- _What you will do_
After locating the line that contains "United States, site archbold_FL-15." in the records below, write out exactly that line and each line after it through the one that contains "common name: domestic cow", and nothing else.

- _Records provided_
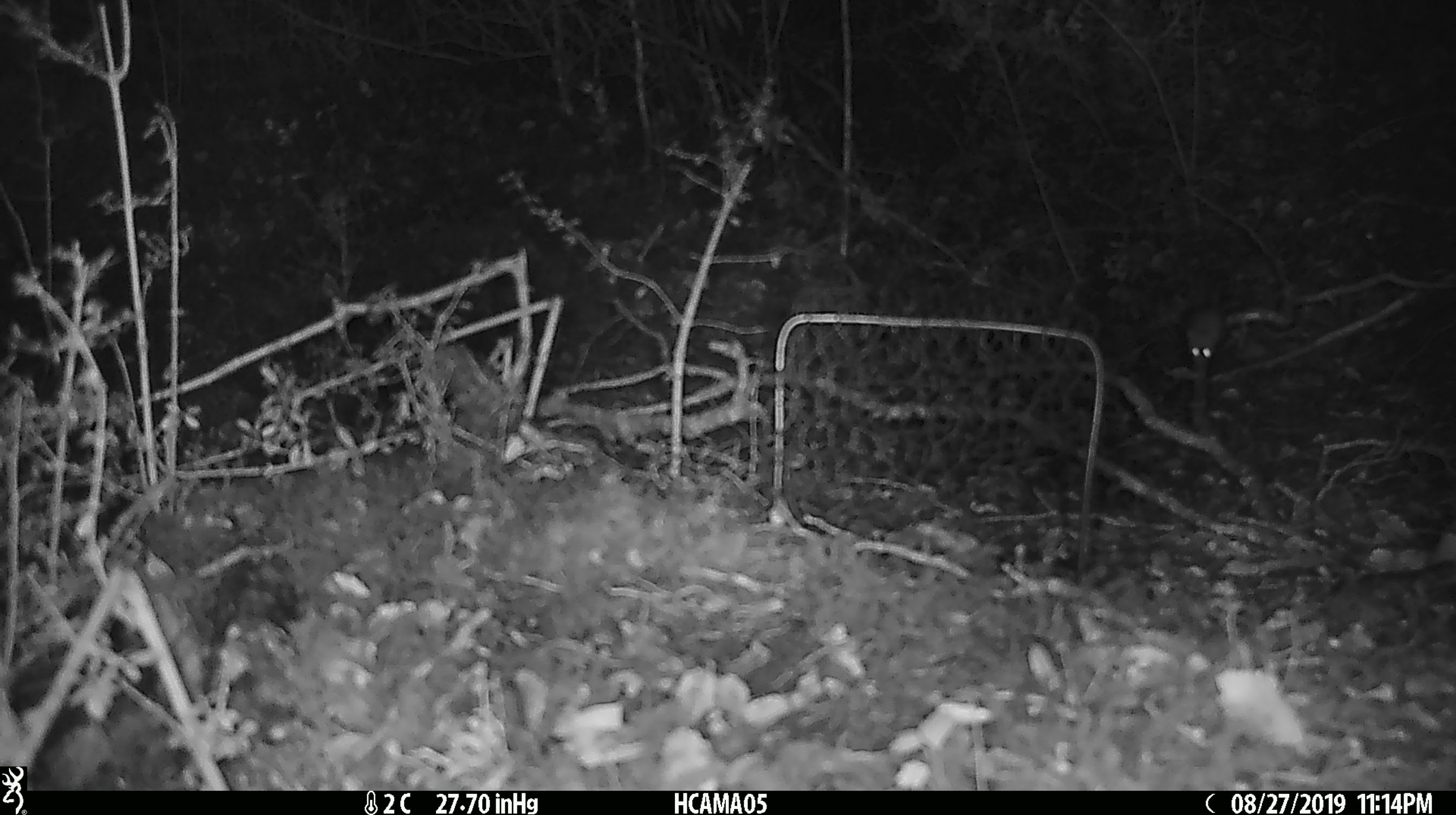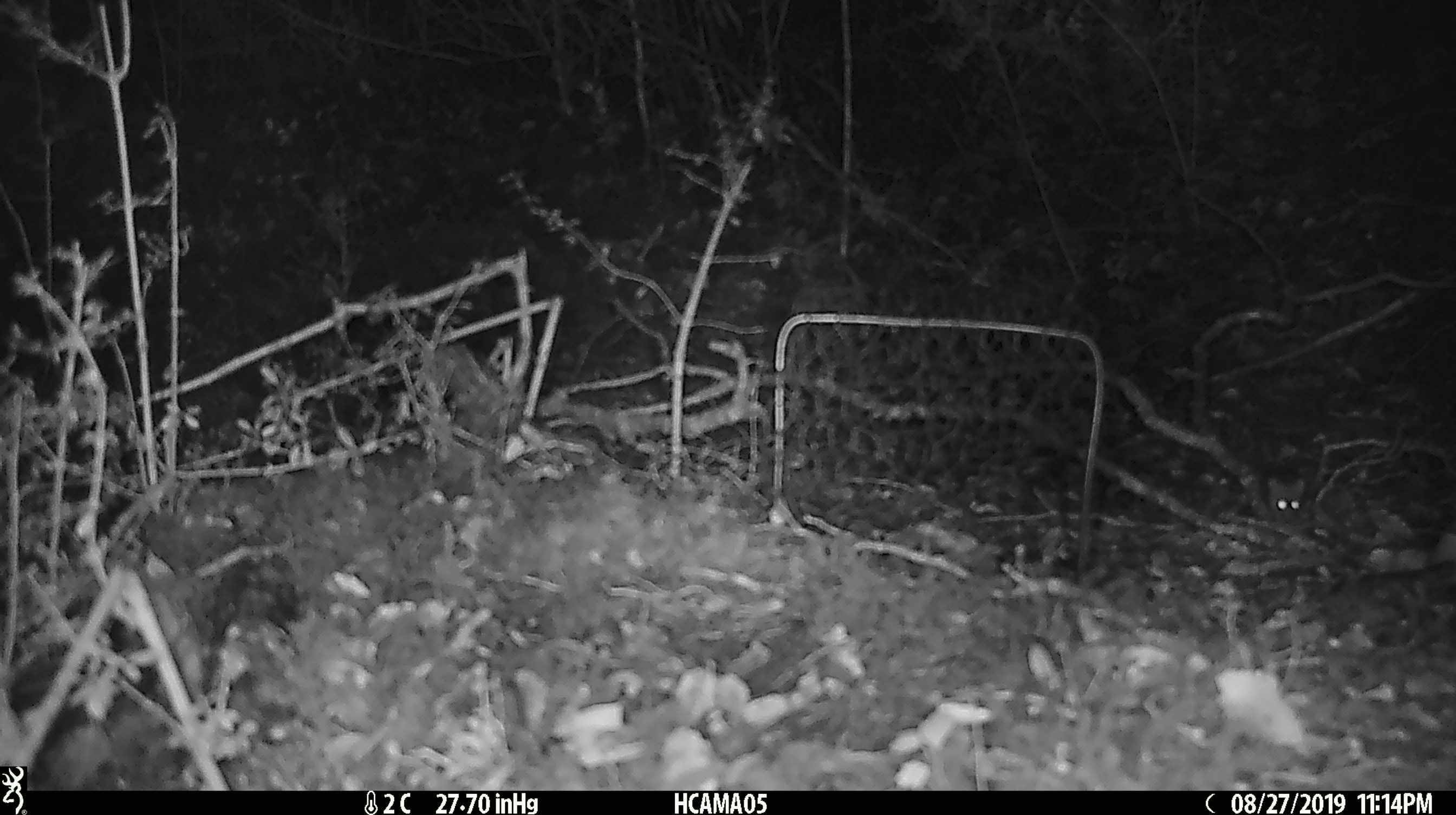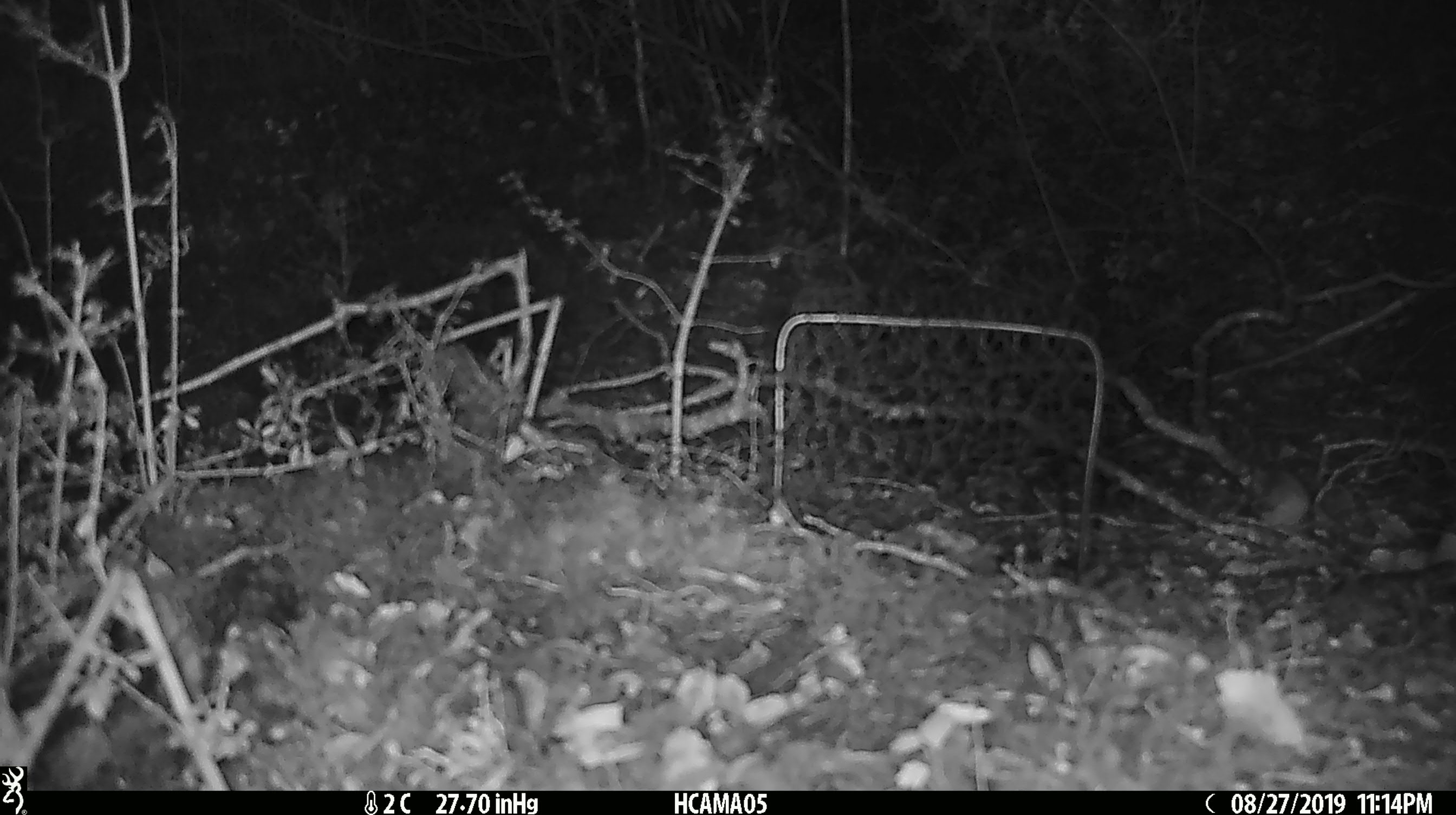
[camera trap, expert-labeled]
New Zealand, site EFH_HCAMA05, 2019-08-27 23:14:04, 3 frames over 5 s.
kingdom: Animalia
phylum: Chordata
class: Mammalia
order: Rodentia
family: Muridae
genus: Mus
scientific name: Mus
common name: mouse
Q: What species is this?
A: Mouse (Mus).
...
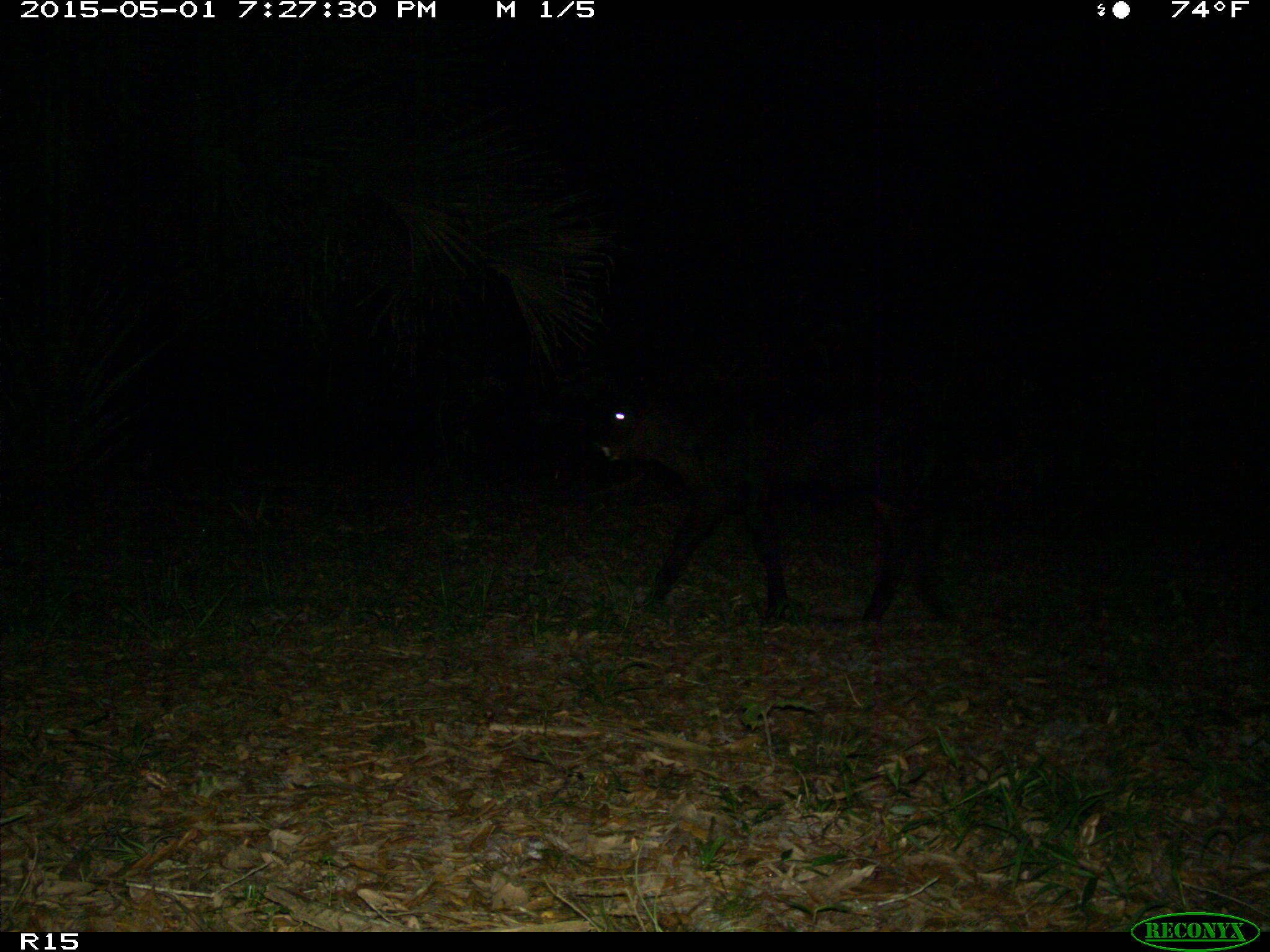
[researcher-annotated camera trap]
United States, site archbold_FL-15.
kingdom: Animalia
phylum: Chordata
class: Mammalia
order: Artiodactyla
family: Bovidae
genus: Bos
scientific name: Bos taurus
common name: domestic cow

- _Worked solution_
United States, site archbold_FL-15.
kingdom: Animalia
phylum: Chordata
class: Mammalia
order: Artiodactyla
family: Bovidae
genus: Bos
scientific name: Bos taurus
common name: domestic cow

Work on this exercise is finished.